Led by the researchers from the University of Bologna, the international team discovered the fossilized remains in a hydrothermal system deep under the seafloor. These methane-cycling microbes are now the oldest evidence for this lifeform, expanding mankind's understanding of potentially habitable environments in early Earth and could set precedents for assessing the possibility of similar conditions in other planets like Mars.
Details of the discovery appear in the latest Science Advances, July 14, in an article titled "Cellular remains in a ~3.42-billion-year-old subseafloor hydrothermal environment."
Basic Life Forms Push Frontiers of Habitability
The researchers found the ancient methane-cycling microbes embedded within two thin layers of a rock sample extracted from the Barberton Greenstone Belt in South Africa. This particular excavation site, seated near the border of Eswatini and Mozambique, is home to some of the oldest and best-preserved samples of sedimentary rocks found on Earth.
In the microfossils, researchers found carbon-rich outer layers and a core of unique chemical and structural properties consistent with the structure of cell walls or the membrane that surrounds cytoplasmic or intracellular material.

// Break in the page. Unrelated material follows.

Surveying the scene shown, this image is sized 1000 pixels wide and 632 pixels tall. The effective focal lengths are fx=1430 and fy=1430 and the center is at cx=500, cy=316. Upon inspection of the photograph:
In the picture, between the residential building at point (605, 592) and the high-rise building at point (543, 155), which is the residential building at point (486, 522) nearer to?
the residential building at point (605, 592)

"We found exceptionally well-preserved evidence of fossilized microbes that appear to have flourished along the walls of cavities created by warm water from hydrothermal systems a few meters below the seafloor," explains Prof. Barbara Cavalazzi, lead author of the study from the Department of Biological, Geological, and Environmental Sciences at the University of Bologna, in a university press release. "Sub-surface habitats, heated by volcanic activity, are likely to have hosted some of Earth's earliest microbial ecosystems and this is the oldest example that we have found to date."
Researchers also explained that cool seawater interacting with warmer hydrothermal fluids under the surface would have encouraged chemical reactions, with slight variations creating habitats such as those that allowed the methane-cycling microbes from 3.42 billion years ago to thrive.

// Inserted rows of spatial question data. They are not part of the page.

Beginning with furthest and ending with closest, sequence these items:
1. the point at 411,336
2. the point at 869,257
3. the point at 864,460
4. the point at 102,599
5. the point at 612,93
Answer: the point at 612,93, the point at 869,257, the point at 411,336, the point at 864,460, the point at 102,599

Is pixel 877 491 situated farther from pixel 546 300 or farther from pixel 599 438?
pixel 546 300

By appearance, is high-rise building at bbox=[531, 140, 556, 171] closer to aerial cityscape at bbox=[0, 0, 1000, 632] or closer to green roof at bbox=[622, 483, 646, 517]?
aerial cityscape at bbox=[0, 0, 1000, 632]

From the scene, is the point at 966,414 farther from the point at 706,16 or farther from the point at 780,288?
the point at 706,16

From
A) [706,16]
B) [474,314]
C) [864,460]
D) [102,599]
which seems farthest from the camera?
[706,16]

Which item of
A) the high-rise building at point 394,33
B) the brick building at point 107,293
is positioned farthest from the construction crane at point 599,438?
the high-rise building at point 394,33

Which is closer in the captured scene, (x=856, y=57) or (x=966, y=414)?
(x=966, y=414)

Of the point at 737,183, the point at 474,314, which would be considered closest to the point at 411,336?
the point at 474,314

Methane as an Indicator of Habitability, in Earth and Elsewhere
Additional chemical analysis revealed that the filaments also contained the elements believed to be the building blocks of life. For example, the amount of nickel present in organic compounds also support the notions of these primordial metabolism processes being consistent with the nickel content found in extant microbes known as archaea that can live without oxygen, using methane instead. With the discovery of the methane-cycling microbes, it could further our understanding of the environments that host these lifeforms.

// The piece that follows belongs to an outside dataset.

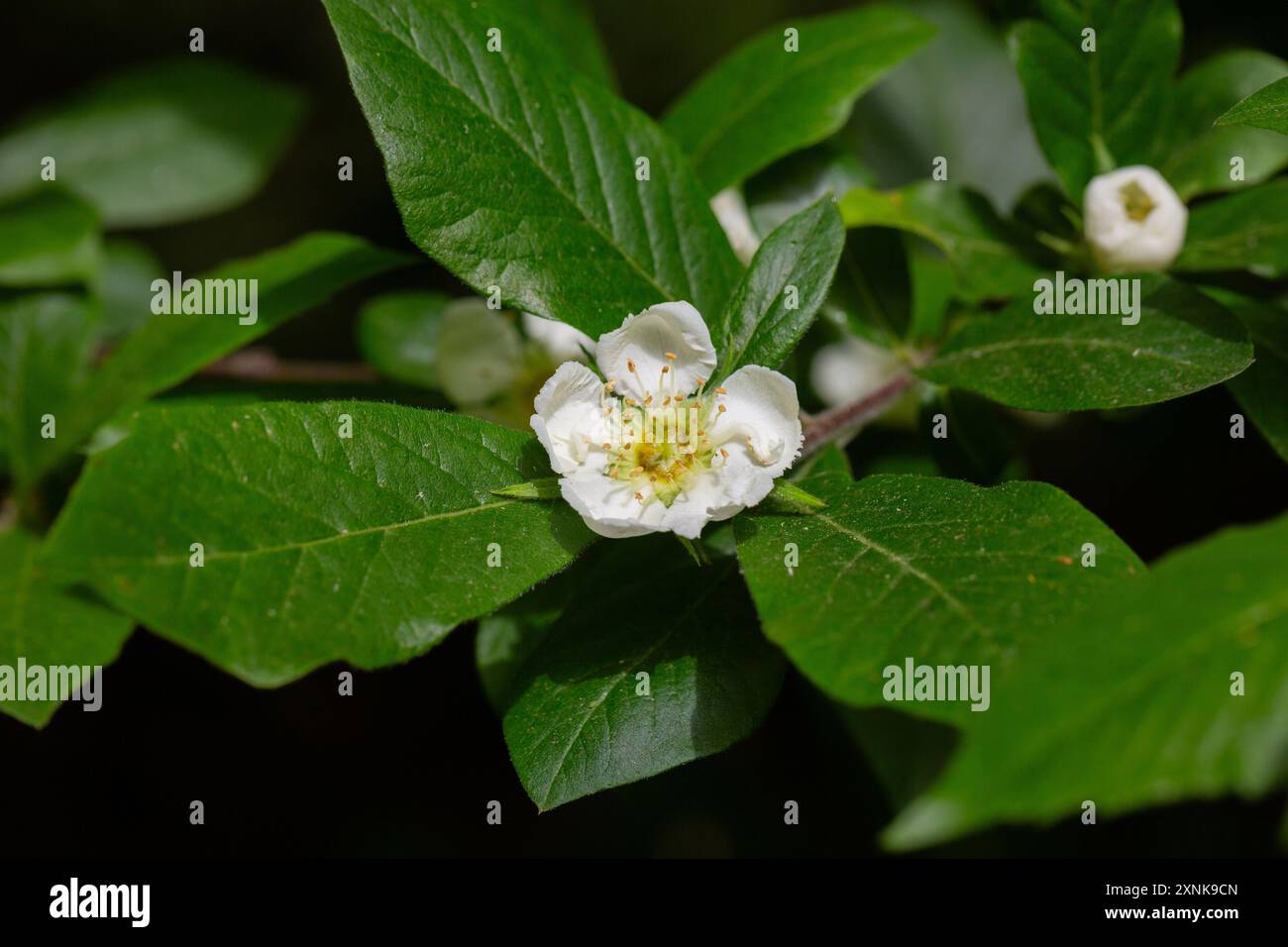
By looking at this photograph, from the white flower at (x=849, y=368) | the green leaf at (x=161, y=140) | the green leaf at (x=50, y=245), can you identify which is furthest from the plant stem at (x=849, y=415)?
the green leaf at (x=161, y=140)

In another study, the discovery of methane in Enceladus - the sixth-largest moon of Saturn - raised the debate on whether the satellite could also host life. A recently published study in the Nature Astronomy journal proposed a mathematical model to quantify the odds of lifeforms similar to methanogenic archaea on Earth thriving in Enceladus. While it does not conclusively show whether life is present, its assessment of the conditions necessary shows that, if met, similar life forms are possible on the Saturn moon.